Increasingly, the need to offer products and services based on up-to-date, or, in some cases, even realtime data is imperative in industries like manufacturing, retail, healthcare, and insurance. Analytics and AI (artificial intelligence) technologies offer a much more accurate and granular look at various metrics that help businesses make decisions about their products, services, and customers. In the insurance space, there’s a drive to adopt predictive analytics and data analytics that can enable more accurate customer experiences and reduce fraud. This is due not only to the big-picture trend toward digital transformation but also to the specific need to compete with insurtech startup firms. In many cases, these startups were founded on the premise of using these technologies to differentiate themselves from the “big dogs” in the space.
In fact, for the past several years, insurtech startups that leverage IoT (Internet of Things), AI, and data analytics have been entering the scene, offering a level of personalization that traditional insurance companies can’t typically touch. ResearchAndMarkets’ data suggests the insurtech market will grow by $21.72 billion between 2020 and 2024, and Grand View Research data suggests the global market will swell to nearly $61 billion by 2028. During the post-COVID recovery phase, insurtech solutions, like AI-driven analytics services, will help insurers process claims more quickly and with fewer errors.
With the changes that occurred in the past year thanks to the COVID-19 pandemic, including the increase in remote work solutions and the overall increase in people’s and business’s adoption of digital technologies, the insurance industry must consider how accelerating their own digital transformations can help them meet the demands of their customers in a post-COVID world.

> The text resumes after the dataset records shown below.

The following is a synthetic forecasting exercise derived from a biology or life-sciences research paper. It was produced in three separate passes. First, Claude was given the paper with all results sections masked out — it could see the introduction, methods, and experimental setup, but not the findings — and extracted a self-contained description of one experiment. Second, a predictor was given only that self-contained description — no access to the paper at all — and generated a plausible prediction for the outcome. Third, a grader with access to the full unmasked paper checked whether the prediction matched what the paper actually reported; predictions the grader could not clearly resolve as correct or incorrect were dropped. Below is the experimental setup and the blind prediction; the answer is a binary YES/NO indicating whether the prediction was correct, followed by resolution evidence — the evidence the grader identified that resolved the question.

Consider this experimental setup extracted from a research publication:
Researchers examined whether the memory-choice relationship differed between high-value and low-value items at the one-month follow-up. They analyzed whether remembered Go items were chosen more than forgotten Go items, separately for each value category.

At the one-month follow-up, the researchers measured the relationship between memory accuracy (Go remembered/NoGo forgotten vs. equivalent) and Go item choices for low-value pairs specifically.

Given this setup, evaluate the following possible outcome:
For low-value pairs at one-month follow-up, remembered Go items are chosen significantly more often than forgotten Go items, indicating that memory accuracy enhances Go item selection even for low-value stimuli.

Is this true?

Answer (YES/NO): NO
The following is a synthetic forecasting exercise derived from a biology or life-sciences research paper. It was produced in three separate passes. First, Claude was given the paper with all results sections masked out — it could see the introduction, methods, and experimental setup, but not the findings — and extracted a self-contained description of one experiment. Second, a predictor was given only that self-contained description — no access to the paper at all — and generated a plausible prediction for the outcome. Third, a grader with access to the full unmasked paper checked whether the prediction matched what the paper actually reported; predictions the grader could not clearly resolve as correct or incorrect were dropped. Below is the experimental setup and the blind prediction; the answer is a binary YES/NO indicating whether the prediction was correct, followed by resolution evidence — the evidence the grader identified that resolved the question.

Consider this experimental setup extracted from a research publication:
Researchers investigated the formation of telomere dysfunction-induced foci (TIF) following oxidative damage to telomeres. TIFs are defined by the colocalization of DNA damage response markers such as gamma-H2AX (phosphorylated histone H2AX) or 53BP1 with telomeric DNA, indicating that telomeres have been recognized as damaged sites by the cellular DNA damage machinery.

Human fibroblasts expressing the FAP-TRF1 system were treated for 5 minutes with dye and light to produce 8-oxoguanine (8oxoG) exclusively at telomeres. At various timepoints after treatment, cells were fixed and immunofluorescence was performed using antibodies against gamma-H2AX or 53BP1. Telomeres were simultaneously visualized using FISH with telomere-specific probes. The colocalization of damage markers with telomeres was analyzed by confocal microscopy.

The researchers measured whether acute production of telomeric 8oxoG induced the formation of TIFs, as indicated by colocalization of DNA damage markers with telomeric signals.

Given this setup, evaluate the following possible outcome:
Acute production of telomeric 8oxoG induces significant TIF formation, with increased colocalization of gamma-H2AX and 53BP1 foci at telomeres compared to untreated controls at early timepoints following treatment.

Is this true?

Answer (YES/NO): YES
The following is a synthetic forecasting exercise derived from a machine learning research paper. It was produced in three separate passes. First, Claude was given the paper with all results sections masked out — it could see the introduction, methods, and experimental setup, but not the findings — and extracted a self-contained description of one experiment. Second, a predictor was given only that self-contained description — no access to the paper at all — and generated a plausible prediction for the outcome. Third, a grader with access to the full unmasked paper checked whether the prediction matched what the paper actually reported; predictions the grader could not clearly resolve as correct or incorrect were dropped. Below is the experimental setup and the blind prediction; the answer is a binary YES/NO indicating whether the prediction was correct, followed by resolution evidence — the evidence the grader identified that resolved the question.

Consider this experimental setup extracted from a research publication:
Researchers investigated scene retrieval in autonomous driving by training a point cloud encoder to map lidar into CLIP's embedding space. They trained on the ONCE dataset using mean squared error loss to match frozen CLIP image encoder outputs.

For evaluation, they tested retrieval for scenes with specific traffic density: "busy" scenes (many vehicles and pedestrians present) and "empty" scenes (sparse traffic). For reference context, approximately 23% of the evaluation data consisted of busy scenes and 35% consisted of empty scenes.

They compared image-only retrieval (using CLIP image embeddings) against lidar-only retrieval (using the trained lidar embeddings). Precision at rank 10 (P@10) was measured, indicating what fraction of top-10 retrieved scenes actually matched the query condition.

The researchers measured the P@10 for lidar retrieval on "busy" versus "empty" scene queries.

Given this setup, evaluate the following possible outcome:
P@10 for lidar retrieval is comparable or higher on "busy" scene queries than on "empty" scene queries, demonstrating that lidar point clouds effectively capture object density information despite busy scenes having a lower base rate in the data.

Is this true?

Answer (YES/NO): YES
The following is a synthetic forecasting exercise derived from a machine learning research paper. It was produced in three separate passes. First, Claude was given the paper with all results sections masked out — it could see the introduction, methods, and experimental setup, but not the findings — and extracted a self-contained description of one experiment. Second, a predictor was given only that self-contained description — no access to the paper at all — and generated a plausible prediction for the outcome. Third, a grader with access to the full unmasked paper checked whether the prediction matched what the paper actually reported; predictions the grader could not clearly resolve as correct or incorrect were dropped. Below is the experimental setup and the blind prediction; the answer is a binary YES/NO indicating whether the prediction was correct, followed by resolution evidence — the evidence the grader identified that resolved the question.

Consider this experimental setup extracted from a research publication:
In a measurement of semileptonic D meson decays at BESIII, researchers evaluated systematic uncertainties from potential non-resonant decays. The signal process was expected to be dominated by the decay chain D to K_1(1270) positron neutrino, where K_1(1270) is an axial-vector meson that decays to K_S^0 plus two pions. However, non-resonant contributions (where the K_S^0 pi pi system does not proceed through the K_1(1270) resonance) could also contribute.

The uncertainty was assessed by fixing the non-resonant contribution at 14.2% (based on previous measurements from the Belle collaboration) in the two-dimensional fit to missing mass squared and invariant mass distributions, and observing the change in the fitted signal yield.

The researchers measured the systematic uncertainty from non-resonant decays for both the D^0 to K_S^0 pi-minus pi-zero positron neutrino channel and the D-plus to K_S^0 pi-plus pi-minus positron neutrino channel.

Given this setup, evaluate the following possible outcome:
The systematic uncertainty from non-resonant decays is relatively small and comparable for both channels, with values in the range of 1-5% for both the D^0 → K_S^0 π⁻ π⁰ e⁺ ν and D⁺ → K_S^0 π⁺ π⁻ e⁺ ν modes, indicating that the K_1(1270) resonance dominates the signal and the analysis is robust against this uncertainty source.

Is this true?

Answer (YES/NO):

A PwC survey conducted in June 2020 found that 41% of consumers are likely or more likely to switch insurance providers due to a lack of digital capabilities, and 15% say a lack of digital capabilities is the No.1 challenge while interacting with their insurers. Financial stress, too, will be a factor in how consumers choose insurance providers and services going forward, and insurance companies need to be able to offer plans that meet their customers’ needs without being out of reach financially. If they can’t find a way to meet customers’ needs in these ways, people will switch to smaller insurtech companies that can.

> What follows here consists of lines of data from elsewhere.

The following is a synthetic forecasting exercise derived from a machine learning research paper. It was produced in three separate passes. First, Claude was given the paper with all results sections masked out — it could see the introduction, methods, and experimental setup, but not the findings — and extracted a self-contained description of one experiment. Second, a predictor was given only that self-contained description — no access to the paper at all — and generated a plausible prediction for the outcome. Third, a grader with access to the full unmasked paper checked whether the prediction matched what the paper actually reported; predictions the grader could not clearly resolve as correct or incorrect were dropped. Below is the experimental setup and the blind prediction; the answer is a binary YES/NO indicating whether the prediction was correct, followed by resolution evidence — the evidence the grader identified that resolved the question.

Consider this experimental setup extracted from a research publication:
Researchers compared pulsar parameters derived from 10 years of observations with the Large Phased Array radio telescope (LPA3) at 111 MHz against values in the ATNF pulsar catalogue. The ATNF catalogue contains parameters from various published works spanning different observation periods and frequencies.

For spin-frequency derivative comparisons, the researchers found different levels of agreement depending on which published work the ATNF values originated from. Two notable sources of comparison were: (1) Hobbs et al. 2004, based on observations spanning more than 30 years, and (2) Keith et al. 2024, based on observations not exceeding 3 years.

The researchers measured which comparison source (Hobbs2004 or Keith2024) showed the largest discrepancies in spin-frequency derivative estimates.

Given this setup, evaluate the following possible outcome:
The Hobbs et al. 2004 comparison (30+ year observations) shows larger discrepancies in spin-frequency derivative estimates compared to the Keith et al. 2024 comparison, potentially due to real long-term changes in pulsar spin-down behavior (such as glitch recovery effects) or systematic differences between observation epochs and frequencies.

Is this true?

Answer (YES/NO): NO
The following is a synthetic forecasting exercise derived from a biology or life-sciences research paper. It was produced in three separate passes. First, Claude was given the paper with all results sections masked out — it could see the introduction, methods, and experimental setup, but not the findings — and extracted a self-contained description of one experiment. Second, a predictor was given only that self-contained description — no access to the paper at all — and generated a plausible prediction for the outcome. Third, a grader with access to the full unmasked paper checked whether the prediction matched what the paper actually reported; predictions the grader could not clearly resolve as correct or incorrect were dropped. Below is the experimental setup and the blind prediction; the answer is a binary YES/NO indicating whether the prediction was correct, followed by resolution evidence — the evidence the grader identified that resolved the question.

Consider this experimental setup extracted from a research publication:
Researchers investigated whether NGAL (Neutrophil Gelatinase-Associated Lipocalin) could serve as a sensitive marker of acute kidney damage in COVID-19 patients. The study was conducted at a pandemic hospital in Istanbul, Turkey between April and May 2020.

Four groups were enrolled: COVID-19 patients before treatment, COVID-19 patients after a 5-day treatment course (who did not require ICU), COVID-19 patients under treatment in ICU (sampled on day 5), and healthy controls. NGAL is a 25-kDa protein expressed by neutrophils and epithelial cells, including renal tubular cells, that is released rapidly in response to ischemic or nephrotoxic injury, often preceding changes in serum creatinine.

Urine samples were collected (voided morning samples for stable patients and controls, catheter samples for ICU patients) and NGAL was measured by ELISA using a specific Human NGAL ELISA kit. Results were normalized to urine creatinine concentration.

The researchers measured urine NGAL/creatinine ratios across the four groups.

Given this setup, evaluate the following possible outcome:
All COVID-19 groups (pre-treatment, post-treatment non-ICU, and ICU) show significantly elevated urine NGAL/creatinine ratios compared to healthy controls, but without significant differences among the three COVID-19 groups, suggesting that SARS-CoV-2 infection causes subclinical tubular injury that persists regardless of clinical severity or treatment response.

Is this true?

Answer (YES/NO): NO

Paul Ford, CEO of insurance underwriting and distribution platform Traffk, says if insurance companies don’t incorporate AI-assisted, data-driven insurance technology into their underwriting process, they’ll face extinction. It’s quite possible that this warning isn’t overblown. Digital transformation is no longer a luxury for companies with dollars to spare; it’s a necessity for providing the types of personalized, data-backed products and services people want and need in 2021 and beyond.

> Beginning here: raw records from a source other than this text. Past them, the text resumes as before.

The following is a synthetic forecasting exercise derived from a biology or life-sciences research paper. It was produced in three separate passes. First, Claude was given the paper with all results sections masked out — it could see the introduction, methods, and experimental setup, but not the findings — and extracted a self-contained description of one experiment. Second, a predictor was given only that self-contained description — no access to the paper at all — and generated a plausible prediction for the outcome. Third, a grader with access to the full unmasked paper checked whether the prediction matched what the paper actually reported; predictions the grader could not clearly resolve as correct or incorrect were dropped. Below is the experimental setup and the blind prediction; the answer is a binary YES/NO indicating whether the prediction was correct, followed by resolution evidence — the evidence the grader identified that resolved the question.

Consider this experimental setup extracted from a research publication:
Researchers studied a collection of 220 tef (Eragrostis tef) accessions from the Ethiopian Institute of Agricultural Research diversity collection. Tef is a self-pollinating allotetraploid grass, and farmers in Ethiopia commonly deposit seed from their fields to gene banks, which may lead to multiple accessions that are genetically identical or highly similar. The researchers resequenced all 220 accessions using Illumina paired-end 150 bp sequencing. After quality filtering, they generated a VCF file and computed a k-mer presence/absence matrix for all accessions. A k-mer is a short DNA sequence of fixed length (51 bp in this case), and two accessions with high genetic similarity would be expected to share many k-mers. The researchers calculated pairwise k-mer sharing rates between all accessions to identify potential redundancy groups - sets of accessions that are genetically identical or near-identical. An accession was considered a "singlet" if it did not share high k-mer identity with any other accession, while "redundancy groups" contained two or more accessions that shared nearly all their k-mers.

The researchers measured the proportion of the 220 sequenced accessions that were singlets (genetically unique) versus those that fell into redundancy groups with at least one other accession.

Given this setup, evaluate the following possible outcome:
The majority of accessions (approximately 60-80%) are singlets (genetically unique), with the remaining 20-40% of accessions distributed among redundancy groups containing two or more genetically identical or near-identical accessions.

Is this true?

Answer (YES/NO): NO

As the COVID-19 chapter begins to come to a close throughout 2021, insurtech will get a boost from the pandemic’s effects on how people perceive the value of digital tools in health and wellness-related products and services, including insurance. Similar to how retailers and manufacturers have had to adjust to provide the digital tools people require in a COVID and post-COVID world, insurance providers must consider how accelerating their digital-transformation timetables will help them stay relevant in a changing, connected world.